630M is too low end to really be factored against much of anything on the Desktop class of GPUs any longer. Its way too far behind, even for most games to run at 30 FPS @ 768p
Bottom line, your GPU model was already low-end when it was brand new.
At the time that was new, for any decent performance it would have made more sense to go with something around GTX 660M or better.
Asus N46
Windows 8.1 Pro 64 bits
Intel(R) Core(TM) i7-3610QM CPU @ 2.30GHz
Memory: 8,00 GB
GPU: Nvidia GeForce GT 630M 2GB
My laptop is from 2012 more or less, and I bought it for work, not for gaming. But since 2015 I bought some games that runs pretty well in medium-low settings (far cry 3, battlefield 4, Grid Autosport, Sleeping Dogs, Tomb Raider 2013, all Batman Arkham, Assassins Creed, among many others. Even Mortal Kombat X worked well before the massive update). It is not frustrating to play in my laptop, but it could be better of course.

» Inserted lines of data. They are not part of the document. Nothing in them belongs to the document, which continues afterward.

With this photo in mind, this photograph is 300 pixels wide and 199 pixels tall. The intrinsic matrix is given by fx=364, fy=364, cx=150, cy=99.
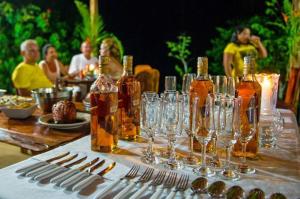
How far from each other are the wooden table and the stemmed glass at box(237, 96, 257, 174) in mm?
652

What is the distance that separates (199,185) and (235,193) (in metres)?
0.10

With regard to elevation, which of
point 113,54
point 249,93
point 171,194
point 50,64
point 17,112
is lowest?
point 171,194

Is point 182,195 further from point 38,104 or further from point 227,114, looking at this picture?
point 38,104

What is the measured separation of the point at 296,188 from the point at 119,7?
5274 millimetres

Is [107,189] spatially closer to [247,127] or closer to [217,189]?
[217,189]

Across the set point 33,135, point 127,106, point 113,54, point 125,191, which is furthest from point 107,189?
point 113,54

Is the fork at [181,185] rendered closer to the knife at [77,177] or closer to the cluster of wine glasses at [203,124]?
the cluster of wine glasses at [203,124]

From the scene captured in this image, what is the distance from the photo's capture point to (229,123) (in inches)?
41.3

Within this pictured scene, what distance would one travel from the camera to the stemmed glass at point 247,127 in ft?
3.56

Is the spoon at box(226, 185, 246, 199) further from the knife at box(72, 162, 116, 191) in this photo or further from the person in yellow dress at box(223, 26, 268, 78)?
the person in yellow dress at box(223, 26, 268, 78)

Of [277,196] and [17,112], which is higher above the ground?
[17,112]

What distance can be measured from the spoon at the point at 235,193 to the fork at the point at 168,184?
15 centimetres

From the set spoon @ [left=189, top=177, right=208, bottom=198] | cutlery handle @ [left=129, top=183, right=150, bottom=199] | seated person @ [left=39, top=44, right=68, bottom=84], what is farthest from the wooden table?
seated person @ [left=39, top=44, right=68, bottom=84]

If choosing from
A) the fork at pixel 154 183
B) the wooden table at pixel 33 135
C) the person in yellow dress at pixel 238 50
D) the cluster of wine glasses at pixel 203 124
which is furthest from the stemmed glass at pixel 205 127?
the person in yellow dress at pixel 238 50
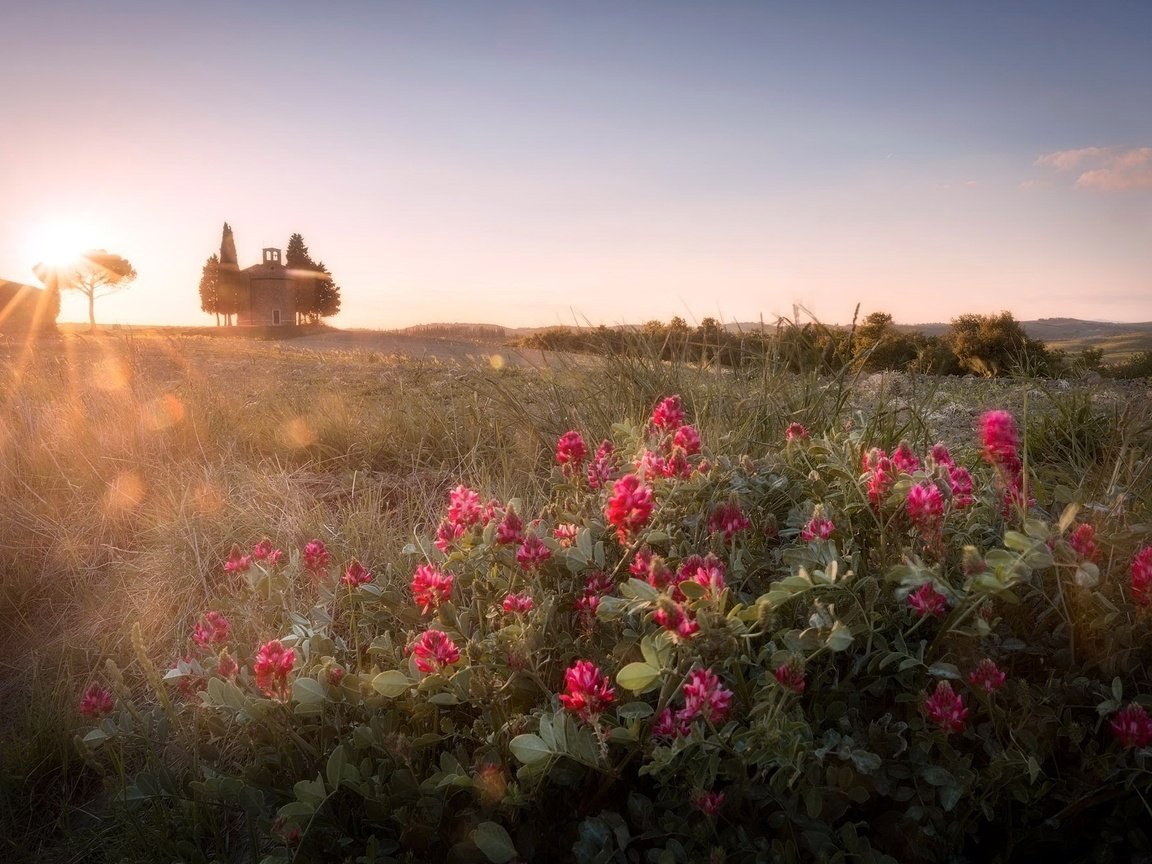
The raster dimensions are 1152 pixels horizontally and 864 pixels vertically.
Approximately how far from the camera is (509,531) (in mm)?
1633

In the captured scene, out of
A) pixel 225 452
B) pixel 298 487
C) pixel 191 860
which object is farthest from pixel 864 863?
pixel 225 452

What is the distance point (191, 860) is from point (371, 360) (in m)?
12.5

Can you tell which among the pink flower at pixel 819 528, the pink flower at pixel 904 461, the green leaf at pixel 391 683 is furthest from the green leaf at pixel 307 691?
the pink flower at pixel 904 461

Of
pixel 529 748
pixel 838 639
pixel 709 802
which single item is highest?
pixel 838 639

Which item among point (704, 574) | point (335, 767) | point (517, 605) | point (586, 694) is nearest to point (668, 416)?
point (517, 605)

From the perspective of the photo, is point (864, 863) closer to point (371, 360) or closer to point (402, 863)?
point (402, 863)

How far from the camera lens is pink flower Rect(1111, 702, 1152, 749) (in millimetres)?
1240

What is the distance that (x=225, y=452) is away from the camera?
4.64 metres

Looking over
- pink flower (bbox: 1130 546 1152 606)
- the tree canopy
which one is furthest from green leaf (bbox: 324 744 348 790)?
the tree canopy

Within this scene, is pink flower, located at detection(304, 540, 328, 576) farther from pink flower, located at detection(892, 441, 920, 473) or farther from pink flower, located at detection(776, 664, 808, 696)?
pink flower, located at detection(892, 441, 920, 473)

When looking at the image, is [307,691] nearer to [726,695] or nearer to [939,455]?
[726,695]

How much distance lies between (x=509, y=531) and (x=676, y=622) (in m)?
0.55

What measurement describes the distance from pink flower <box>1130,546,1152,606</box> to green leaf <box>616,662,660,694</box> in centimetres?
89

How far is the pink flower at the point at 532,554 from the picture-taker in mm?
1615
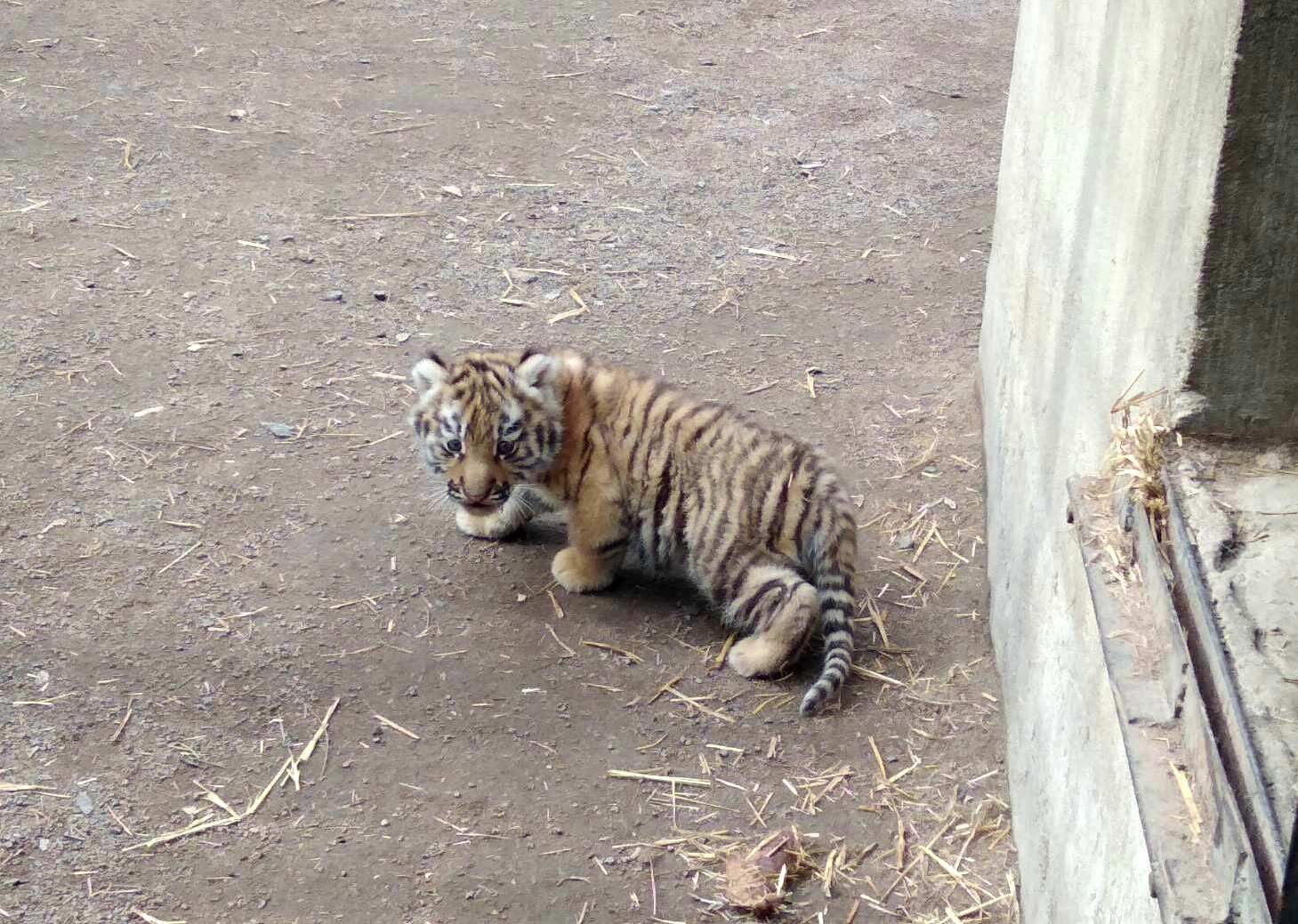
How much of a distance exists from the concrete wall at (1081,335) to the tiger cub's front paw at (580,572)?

I really never thought my GPU was that bad, because I have enjoyed so many games, even in low settings :(
You'd be amazed how much better they'd run on a more powerful system
I want a desktop computer because I know it is better to play 60fps in high settings, this is why I wanted to compare my laptop GPU with desktop GPU (reading minimun requirements in games in Steam), but now I give up. I will not install new games until I have my desktop (in a couple of years I guess
https://pcpartpicker.com/list/DzZwpb
Hmm yea, those are both dead ends already.

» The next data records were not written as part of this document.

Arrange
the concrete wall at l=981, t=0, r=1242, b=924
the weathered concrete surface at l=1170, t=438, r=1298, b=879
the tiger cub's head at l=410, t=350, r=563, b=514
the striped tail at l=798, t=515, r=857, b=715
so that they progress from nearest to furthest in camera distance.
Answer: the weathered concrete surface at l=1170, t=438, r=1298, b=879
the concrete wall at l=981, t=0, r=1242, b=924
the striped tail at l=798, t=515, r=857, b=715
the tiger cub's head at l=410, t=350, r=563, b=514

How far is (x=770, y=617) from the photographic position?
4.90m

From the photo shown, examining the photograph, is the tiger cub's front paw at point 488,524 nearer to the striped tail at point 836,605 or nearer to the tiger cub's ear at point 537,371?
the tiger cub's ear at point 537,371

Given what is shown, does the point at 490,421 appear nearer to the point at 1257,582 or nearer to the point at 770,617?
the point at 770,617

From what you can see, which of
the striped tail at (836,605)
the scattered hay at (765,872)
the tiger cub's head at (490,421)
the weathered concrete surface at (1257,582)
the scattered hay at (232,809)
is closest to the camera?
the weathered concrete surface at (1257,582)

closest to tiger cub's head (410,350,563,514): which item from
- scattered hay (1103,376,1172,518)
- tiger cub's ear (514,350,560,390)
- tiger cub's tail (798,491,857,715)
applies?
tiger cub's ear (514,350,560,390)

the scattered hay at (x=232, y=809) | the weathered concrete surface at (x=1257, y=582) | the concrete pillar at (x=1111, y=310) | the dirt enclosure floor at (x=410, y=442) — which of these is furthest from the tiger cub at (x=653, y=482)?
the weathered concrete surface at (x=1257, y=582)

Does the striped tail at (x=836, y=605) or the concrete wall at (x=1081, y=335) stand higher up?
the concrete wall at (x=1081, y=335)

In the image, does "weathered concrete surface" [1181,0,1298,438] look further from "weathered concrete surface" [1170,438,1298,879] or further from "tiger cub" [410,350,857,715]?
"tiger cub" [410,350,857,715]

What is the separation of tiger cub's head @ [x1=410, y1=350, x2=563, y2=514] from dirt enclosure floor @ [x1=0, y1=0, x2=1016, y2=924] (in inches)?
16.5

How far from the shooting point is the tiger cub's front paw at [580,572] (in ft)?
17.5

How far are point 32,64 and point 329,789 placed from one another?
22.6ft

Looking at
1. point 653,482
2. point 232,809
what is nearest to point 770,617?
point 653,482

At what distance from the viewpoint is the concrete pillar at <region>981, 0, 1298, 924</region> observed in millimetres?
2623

Best bet is going the LGA-1151 route w/ B250 or Z270 Motherboard and DDR4; since that is all current tech and will allow further upgrading still (such as to the i5/i7 that those Chipset supports; allowing you further upgrade path still); those 7th Gen KabyLake Pentium or i3 would still blow away most if not all older AMD FM2+/AM3+ CPU options when comparing performance. So it is either this route, or wait for more of the newer AMD Socket AM4 (RyZen) CPUs and Motherboards to hit the market (high end R7 CPUs March 2nd; more affordable ones later in April and beyond to come yet); everything new is using DDR4 RAM though; so it won't make alot of sense to go to a brand new build and have it be on older stuff; especially those older AMD choices; and also locking yourself into DDR3; bad idea. As basically going any FM2+ or AM3+ route, even if you get the best APU/CPU available on those sockets, it will already be borderline for being enough for more demanding games; so such an upgrade wouldn't last as long when you look at from a bang-for-buck perspective; and it will offer you nothing further available in the way of upgrades, such as CPU for example. You'd basically be maxing it out right away; and yet still barely holding on when it comes down to raw computing performance.
If you are going the NVIDIA GPU route and have the ability to wait it out a bit too (especially if you are waiting for the cheaper RyZen stuff; like the R5 6-Core or 4-Core variants anyways); NVIDIA just announced GTX 1060 Ti and GTX 1080 Ti; this new 1060 Ti should have much higher bandwidth VRAM, as well as SLI support (which is lacking with the current 1060 and lower model variants); and also that price-cuts are coming to GPUs across the board; GPUs such as 1080 8GB slashed down to around $499 USD and 1070 8GB slashed to around $349 USD; all done so that the pricing of GTX 1080 Ti 11GB makes more sense with where it fits into both the overall market and the pricing brackets.